All will be revealed in due course. But for now, to get you all in the mood, here's a quick reminder of how US Opens at Pebble Beach have all turned out to be so incredibly special.
1972: Nicklaus hits the flag on 17th with famous 1-iron
With the wind blowing at Pebble Beach, all the main contenders for the US Open edged over par on the final day - and Jack Nicklaus was no different, clinging on to a narrow lead with two holes left to go.
But this was Nicklaus at the peak of his powers: he had come to Pebble Beach on the back of victories in the previous season's US PGA Championship and the Masters a few months earlier, and was desperately trying to win the Grand Slam in a season. Summoning almost superhuman resources, he flashed a 1-iron at the par-3 that hit the flag and finished just inches away to guarantee the birdie that put the result beyond doubt.
The Golden Bear finished the job to win - but sadly his Grand Slam ambition turned to heartbreak the next month at Muirfield when Lee Trevino's outrageous chip-in denied him at The Open.
1982: Tom Watson chips in to win the US Open
With Jack Nicklaus ahead in the clubhouse watching on TV after a stunning final round, Watson came to the 17th tee needing two pars over the tough final two holes to win the US Open for the first time.
Disaster appeared to have struck when Watson put his ball in the rough on the par-3 17th, facing a tough chip shot onto the rock-hard green that would have left most players fearing for their chances.
Not Watson. Confidently grabbing his wedge, he told his caddie that he was going to hole the shot - and promptly did so! He added another birdie at the last to rub in the victory and secure the only US Open title of his career.
1992: Tom Kite wins in the wind
Texan golfer Tom Kite was the US Tour's record money winner back in the early 1990s, but he had never won the Major championship that his skills deserved.
And he seemed destined to be frustrated in 1992 when the man then known as 'the best player never to have won a Major' began his final round in howling wind.
In a tournament which saw Gil Morgan briefly go lower under par than any other player in US Open history, suddenly people were collapsing over par.
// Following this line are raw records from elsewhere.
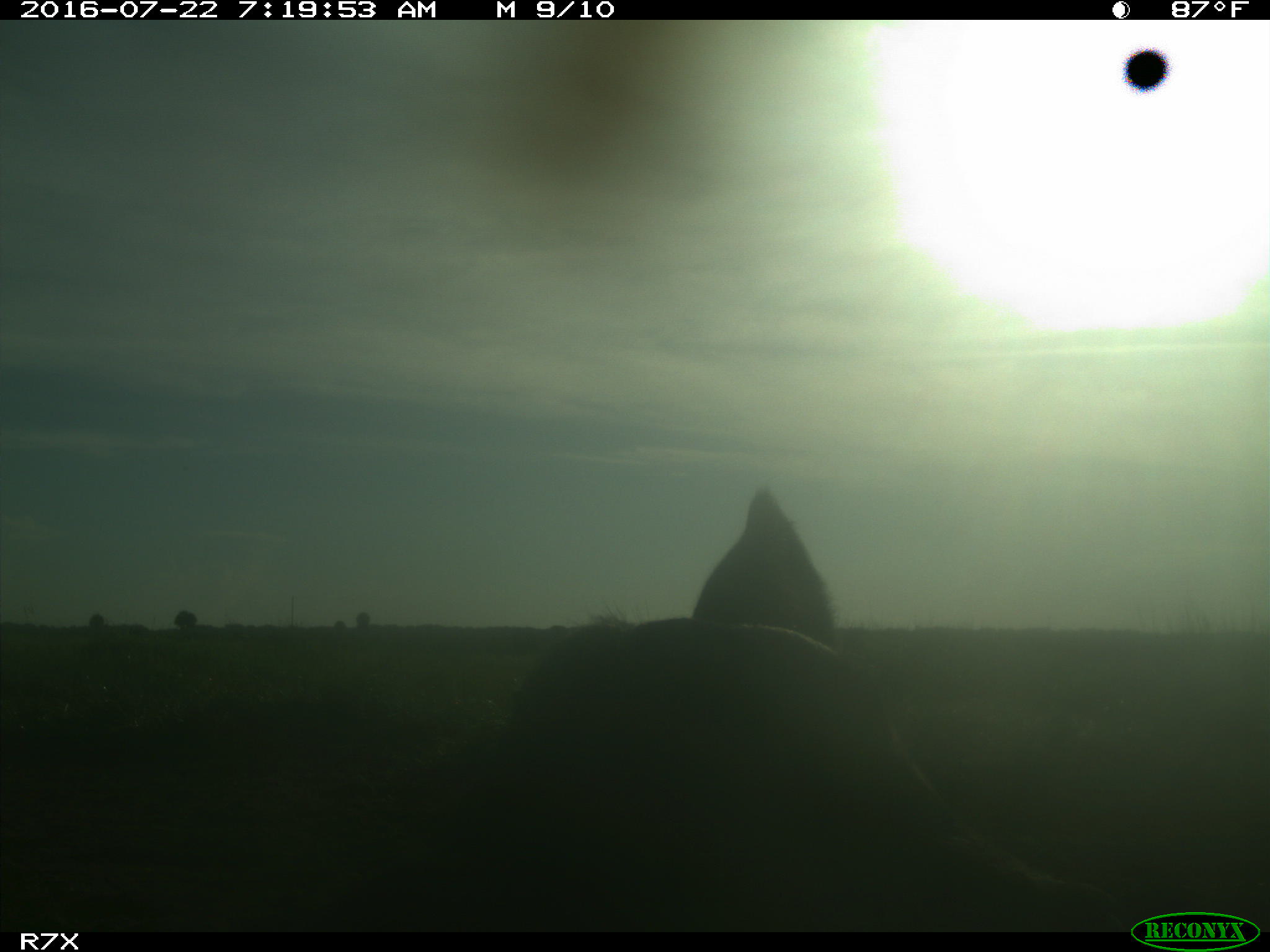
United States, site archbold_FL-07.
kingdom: Animalia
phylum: Chordata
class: Mammalia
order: Artiodactyla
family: Bovidae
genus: Bos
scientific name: Bos taurus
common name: domestic cow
Bos taurus (domestic cow).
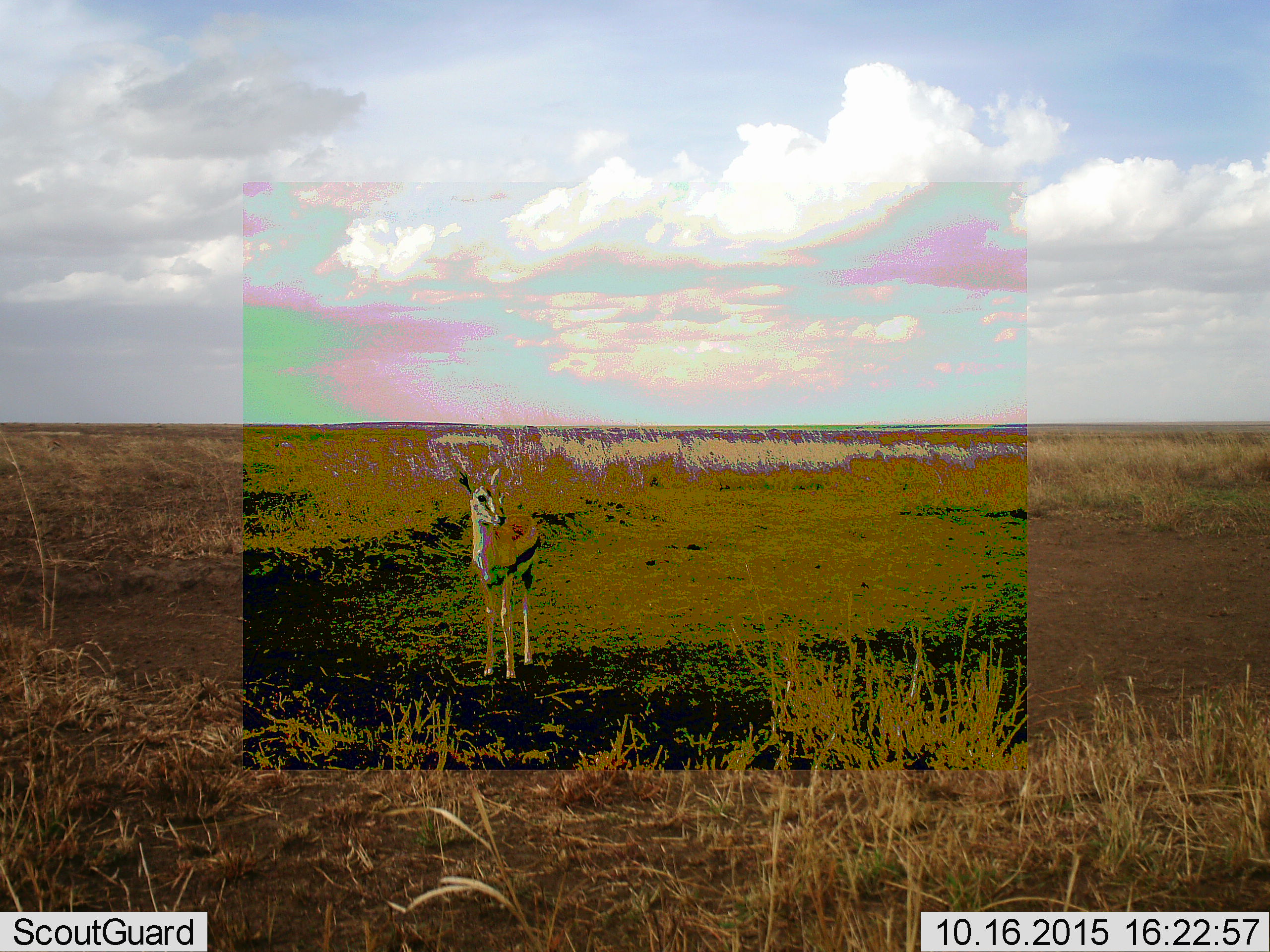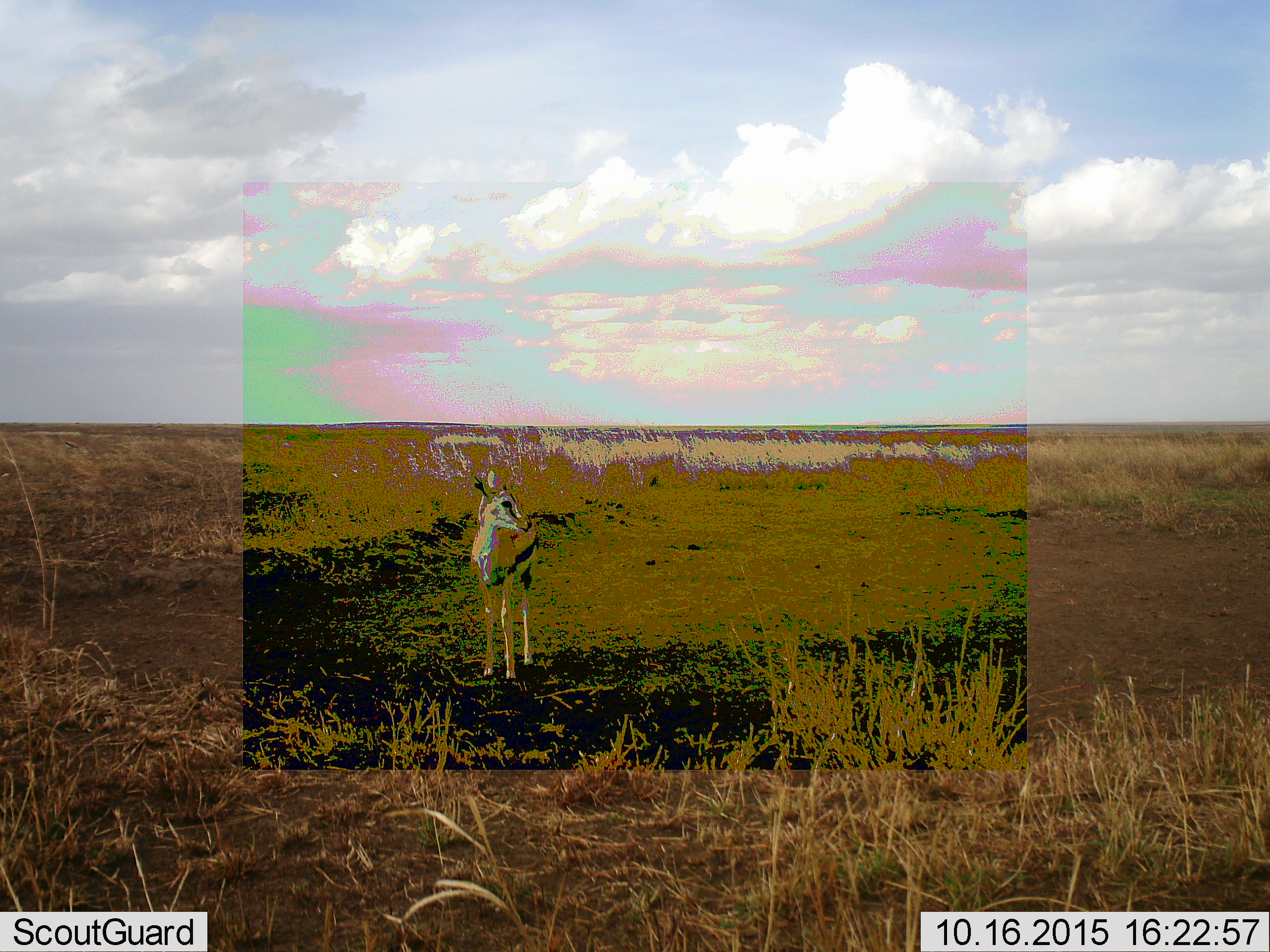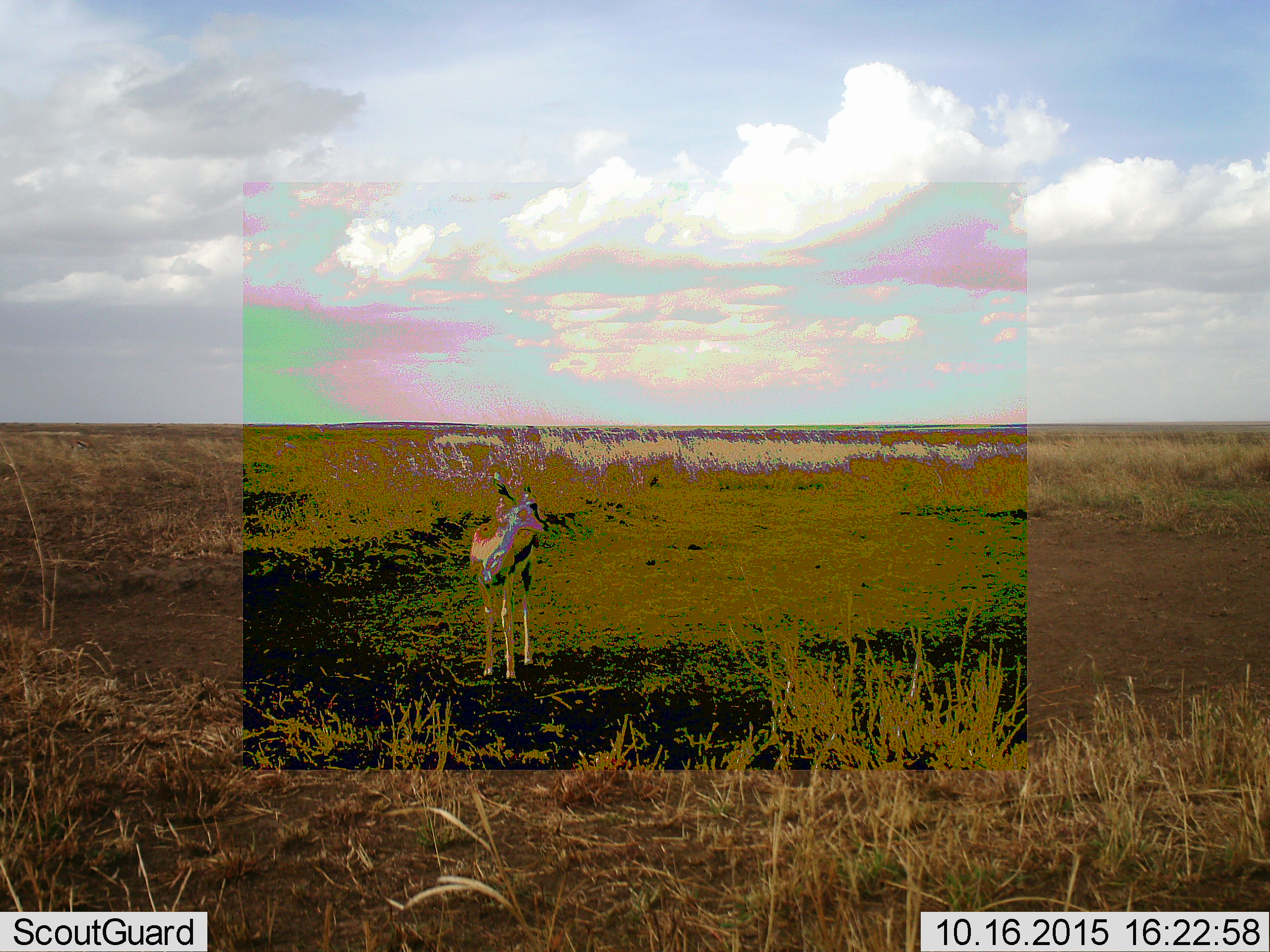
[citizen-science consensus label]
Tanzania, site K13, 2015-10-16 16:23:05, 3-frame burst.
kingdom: Animalia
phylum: Chordata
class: Mammalia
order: Artiodactyla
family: Bovidae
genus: Eudorcas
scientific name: Eudorcas thomsonii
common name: thomson's gazelle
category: gazellethomsons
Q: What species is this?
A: Gazellethomsons (thomson's gazelle) (Eudorcas thomsonii).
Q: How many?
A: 1.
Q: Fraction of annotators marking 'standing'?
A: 100%.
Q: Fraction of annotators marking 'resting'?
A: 0%.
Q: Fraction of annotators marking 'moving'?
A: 0%.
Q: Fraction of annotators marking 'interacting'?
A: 0%.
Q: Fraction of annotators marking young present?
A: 0%.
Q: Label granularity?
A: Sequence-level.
All over the course the world's best golfers were destroyed by the elements - Nick Faldo finished with a 77, for example - and early-started Colin Montgomerie looked a good bet to have pinched the title with a 70 in the gale-force conditions.
But Kite defied nature itself, producing brilliant shot after brilliant shot even as his opponents crumbled, and finally winning the title.
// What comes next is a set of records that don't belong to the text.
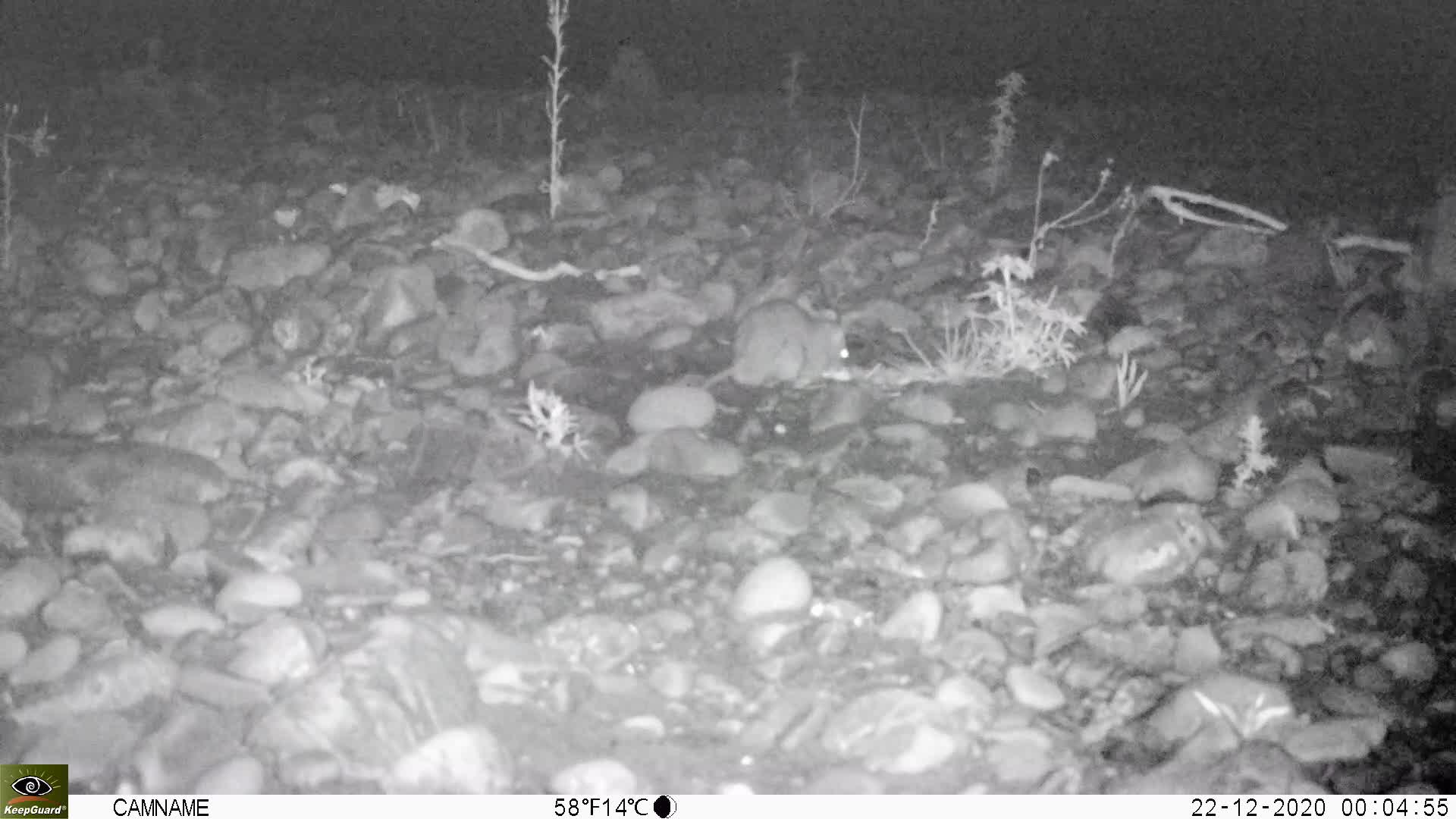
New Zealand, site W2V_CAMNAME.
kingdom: Animalia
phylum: Chordata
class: Mammalia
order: Rodentia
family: Muridae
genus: Rattus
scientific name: Rattus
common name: rat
Ironically Monty has gone from the man who nearly denied him to the man who now stands equally frustrated, and Major-less, at the end of his career.
2000: Woods wins by 15 shots - the biggest ever winning margin in a Major
After winning the 1999 US PGA Tiger Woods was starting to hit his stride - but a disappointing start to the Masters had seen him finish tied for 5th only after some stunning golf at the weekend.
Yet at Pebble Beach Tiger was always going to be in his element: he both knew and loved the course from his time as a student at nearby Stanford, and simply blew away the field in what remains - by his own admission - the greatest week of golf that he has ever played in his life.
Woods destroyed the field, setting a record victory margin of 15 shots. The manner of the victory stunned the golfing world - and Tiger stunned that world once more by adding the next three Majors to complete his 'Tiger Slam'.